The Occupational Therapist retained by ING assessed Mr. Haimov´s attendant care needs at $154.63 per month which consisted of exercise. The OT determined that given Mr. Haimov is in a specialized unit, and under the direct care and supervision of a nurse, no additional attendant care was required for activities which fall under the responsibilities of nursing.
In providing her decision, the arbitrator noted a number of deficiencies in the Attendant Care assessment completed by ING´s Occupational Therapist. Among a number of items, there was no time allotted for a number of activities performed by Mr. Haimov´s family including washing, putting on splints, massaging hands and monitoring feeding tubes. There was also nothing alloted with respect to Mr. Haimov´s inability to respond to emergency.
The arbitrator concluded that there is a "substantial likelihood" of danger to Mr. Haimov´s life and health caused by inadequate attendant care because someone is not with him 24 hours a day. The attendant care that Mr. Haimov was receiving from his family helped ensure his safety and maintain his health by ensuring his ongoing comfort and quality of life. The evidence established a need, necessity and urgency for 24 hour a day attendant care. In addition, because it was "likely" that Mr. Haimov would suffer another seizure, there is a realistic potential that if 24 hour a day attendant care is not provided then Mr. Haimov will suffer irreparable harm. The arbitrator decided that attendant care benefits would be paid at the maximum rate.

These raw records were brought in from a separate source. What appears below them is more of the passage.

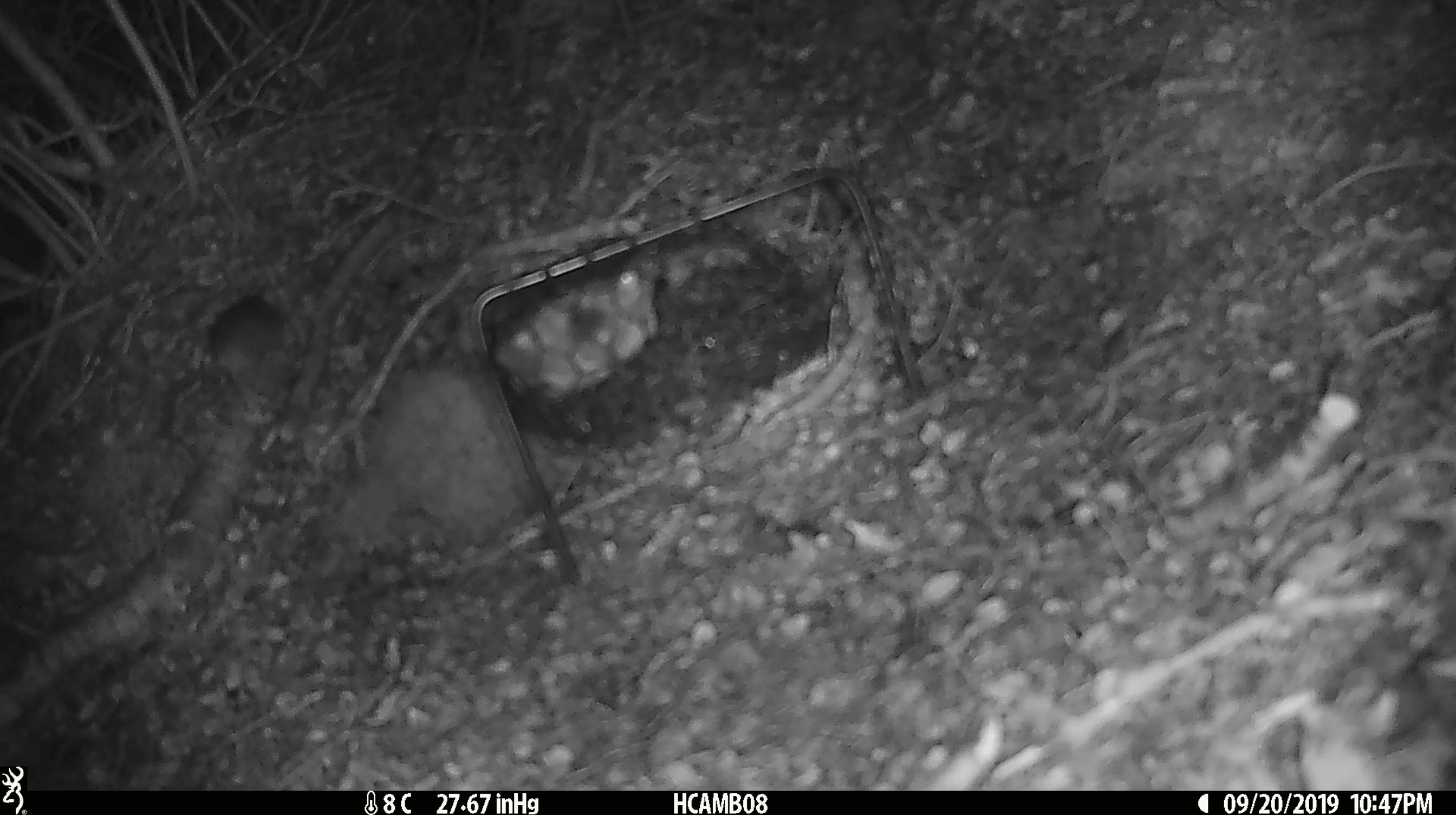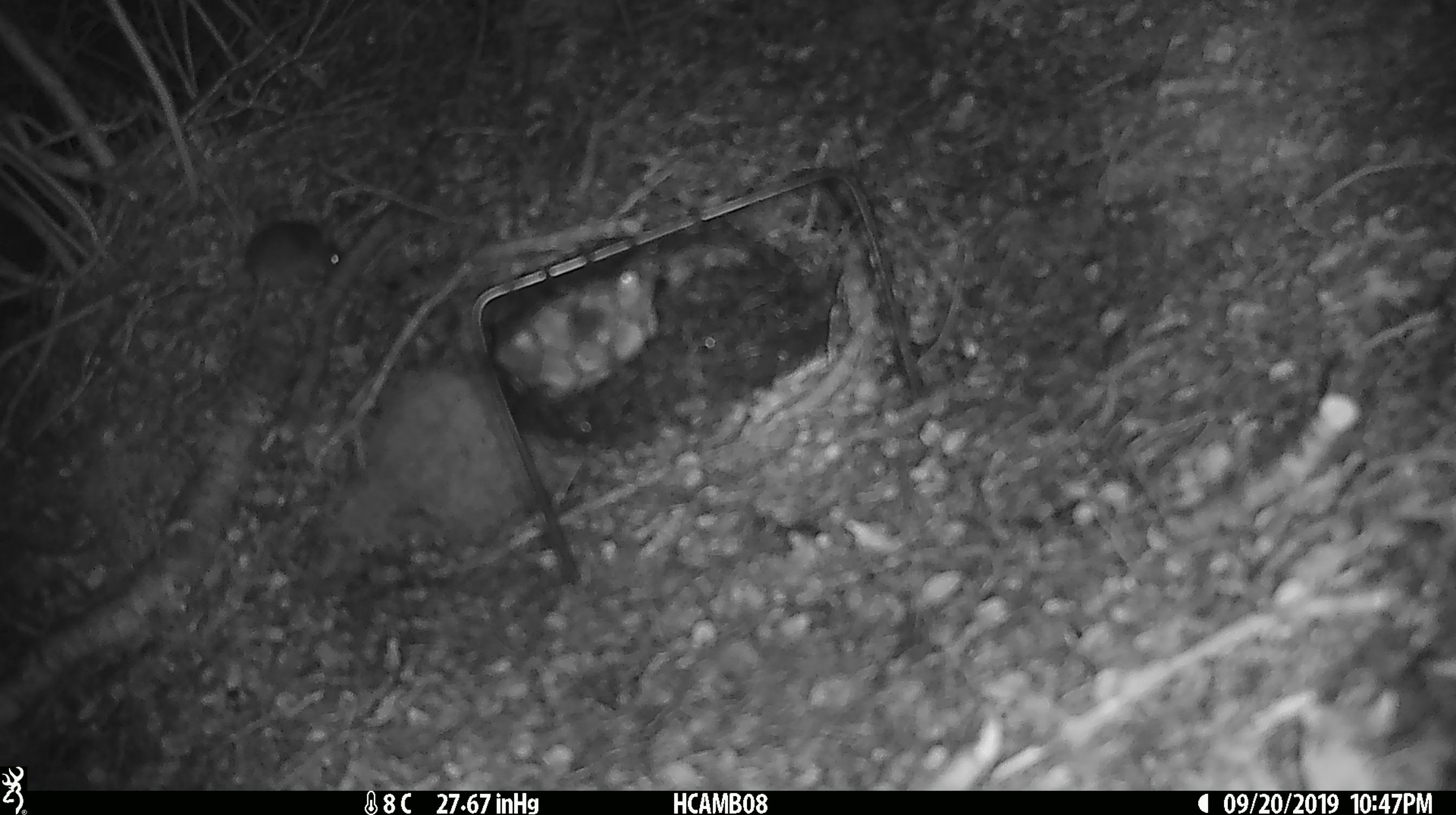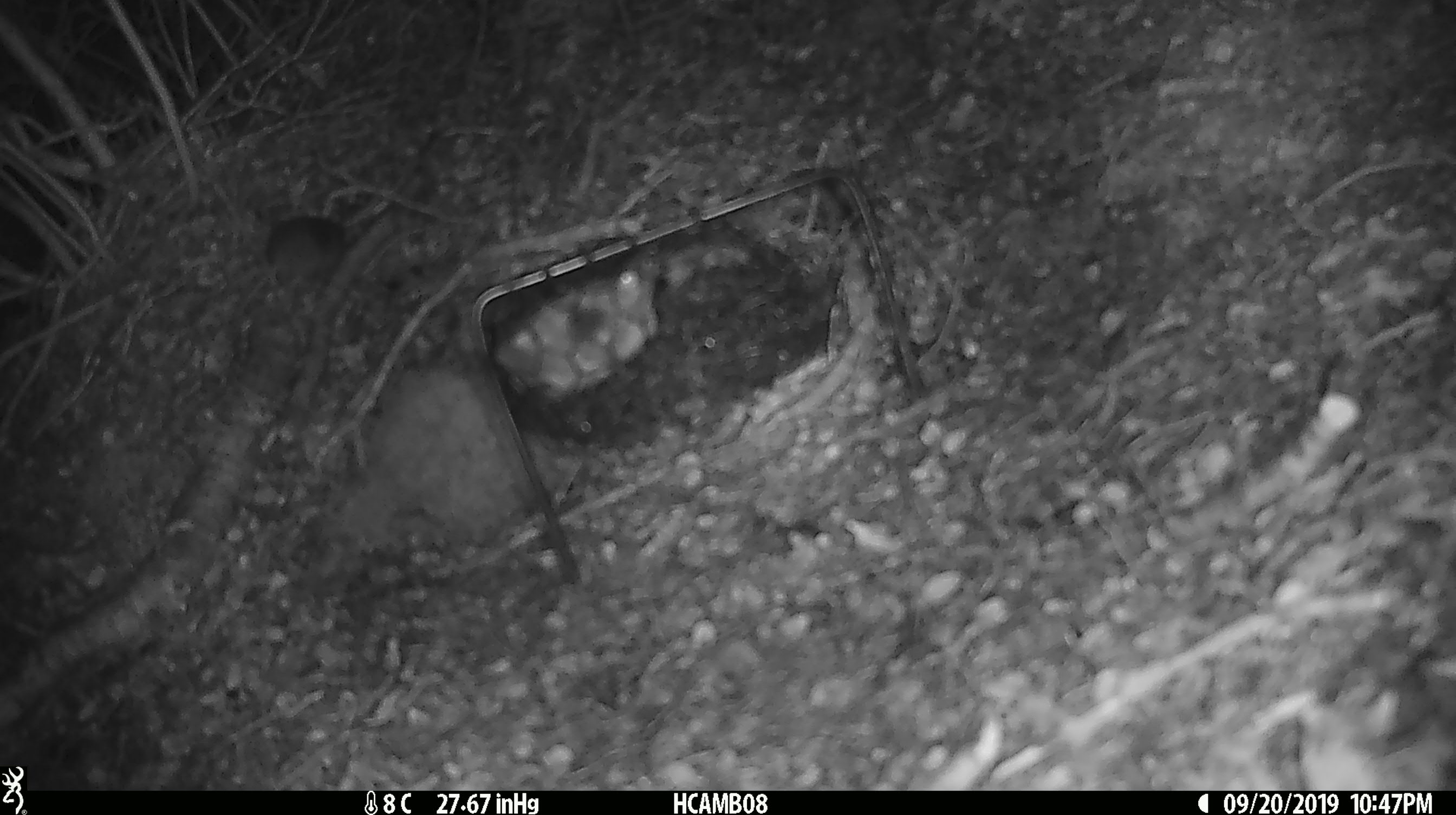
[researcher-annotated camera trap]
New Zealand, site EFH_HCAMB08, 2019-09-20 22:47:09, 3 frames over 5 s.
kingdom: Animalia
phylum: Chordata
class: Mammalia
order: Rodentia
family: Muridae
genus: Mus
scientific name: Mus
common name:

The arbitrator accepted the evidence of Dr. Gillett, neurologist, who assessed Mr. Haimov. Dr. Gillett specialized in the treatment of persons with acquired brain injury and reviewed Mr. Haimov´s medical records, both before and after the accident and opined that Mr. Haimov was at risk of another seizure. The arbitrator also found the witnesses, including the family members, to be credible witnesses whose testimony did not display exaggeration and was not shaken upon cross-examination.
It was noted that attendant care is not a service provided by a nurse and is not an insured service under the Health Insurance Act, through the hospital or through OHIP.
The insurer took a position that any co-payments to the chronic care facilities were deductible from any attendant care benefits. However, it was noted that according to the Ministry of Health for Long Term Care a co-payment is the patient´s contribution towards accommodations and meals. The arbitrator noted that a Form 1 does not provide for assessment of any "accommodation and meal" expense as an attendant care expense. Therefore it was determined that a co-payment falls under medical benefit rather than an attendant care benefit.